[Spatial relationship data]

━━━━

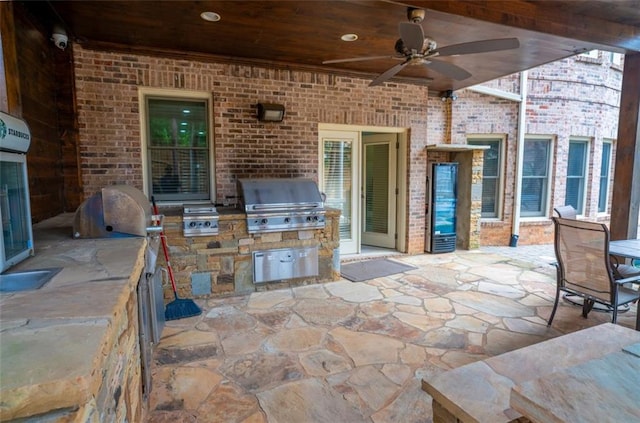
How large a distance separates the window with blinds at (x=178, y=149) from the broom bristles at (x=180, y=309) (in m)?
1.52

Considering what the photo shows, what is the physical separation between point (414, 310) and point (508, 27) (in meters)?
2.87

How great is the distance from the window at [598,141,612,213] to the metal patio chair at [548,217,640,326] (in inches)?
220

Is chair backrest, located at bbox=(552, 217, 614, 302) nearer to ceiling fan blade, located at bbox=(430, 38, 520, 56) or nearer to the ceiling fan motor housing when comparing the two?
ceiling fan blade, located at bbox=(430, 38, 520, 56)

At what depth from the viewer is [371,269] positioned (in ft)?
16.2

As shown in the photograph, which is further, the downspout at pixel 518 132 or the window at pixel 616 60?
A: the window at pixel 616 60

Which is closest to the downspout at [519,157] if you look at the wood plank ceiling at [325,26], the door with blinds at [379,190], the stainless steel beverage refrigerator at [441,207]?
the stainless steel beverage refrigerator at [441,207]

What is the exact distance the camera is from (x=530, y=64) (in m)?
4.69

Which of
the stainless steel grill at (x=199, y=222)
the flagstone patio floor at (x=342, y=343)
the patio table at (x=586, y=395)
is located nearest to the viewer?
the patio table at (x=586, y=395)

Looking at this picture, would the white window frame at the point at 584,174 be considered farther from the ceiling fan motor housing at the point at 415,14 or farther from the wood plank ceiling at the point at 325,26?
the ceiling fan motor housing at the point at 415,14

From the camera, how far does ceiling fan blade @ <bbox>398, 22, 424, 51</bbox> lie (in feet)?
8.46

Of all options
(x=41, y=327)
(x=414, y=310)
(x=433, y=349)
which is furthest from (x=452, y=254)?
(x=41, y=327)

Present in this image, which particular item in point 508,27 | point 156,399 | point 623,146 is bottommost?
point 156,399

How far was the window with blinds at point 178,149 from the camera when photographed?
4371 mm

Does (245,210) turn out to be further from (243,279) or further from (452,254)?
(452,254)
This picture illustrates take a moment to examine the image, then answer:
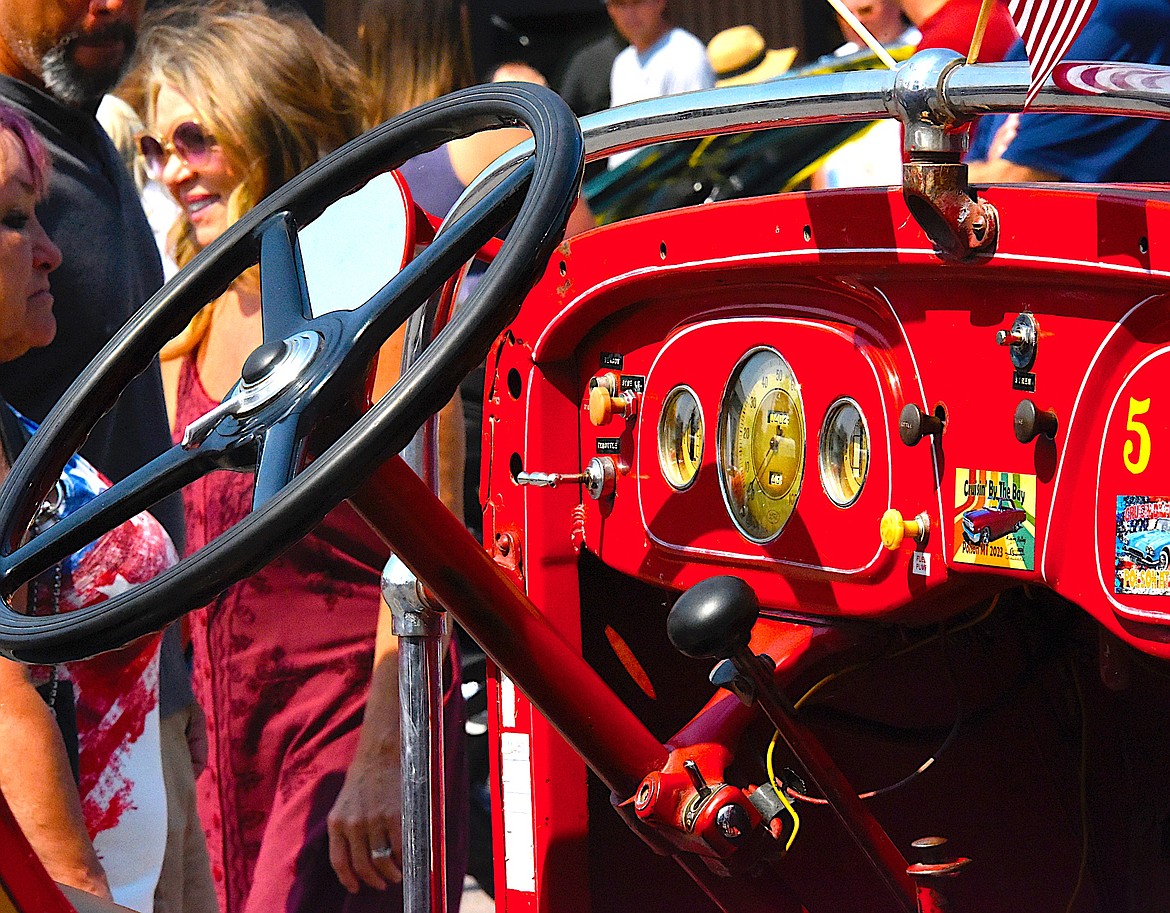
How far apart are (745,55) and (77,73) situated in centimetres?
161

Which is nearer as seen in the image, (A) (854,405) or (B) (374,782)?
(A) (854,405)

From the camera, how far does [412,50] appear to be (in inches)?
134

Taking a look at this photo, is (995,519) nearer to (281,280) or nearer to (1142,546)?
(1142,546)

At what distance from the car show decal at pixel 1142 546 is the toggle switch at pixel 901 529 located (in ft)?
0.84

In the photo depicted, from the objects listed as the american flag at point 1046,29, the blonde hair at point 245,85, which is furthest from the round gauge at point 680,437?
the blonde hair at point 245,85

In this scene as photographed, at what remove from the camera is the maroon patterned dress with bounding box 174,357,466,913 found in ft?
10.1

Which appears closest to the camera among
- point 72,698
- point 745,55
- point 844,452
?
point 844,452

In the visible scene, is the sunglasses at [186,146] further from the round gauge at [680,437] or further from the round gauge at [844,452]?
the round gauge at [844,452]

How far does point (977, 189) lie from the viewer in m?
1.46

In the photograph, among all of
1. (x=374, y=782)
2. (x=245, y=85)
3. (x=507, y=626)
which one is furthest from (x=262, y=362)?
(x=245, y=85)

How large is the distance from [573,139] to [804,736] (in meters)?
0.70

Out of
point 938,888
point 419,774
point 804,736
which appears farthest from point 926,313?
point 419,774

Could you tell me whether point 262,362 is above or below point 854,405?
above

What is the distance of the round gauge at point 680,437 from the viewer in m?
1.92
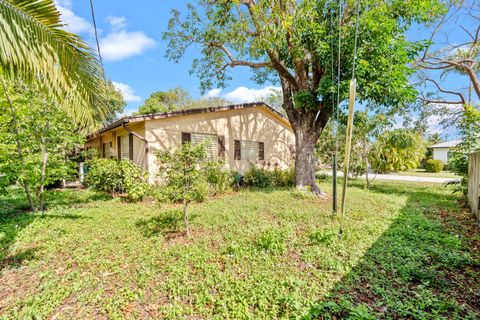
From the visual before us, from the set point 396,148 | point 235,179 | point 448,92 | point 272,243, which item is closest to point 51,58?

━━━━

- _Your goal_
Rewrite the data from the line containing "How large is" through the end of the data, inclusive, switching "viewer" to "camera" and changing nothing else. Omit the pictures from your answer.

- _Expected answer_
How large is the distance from [573,139] to [804,736] (in meters)?
0.70

Out of
point 938,888
point 419,774
point 804,736
which appears farthest from point 926,313?
point 419,774

Could you tell me whether point 262,362 is above or below point 854,405?
above

What is the distance of the round gauge at point 680,437 from the camera in m?
1.92
From the visual before us, from the set point 396,148 | point 235,179 | point 448,92 | point 272,243, which item is closest to point 51,58?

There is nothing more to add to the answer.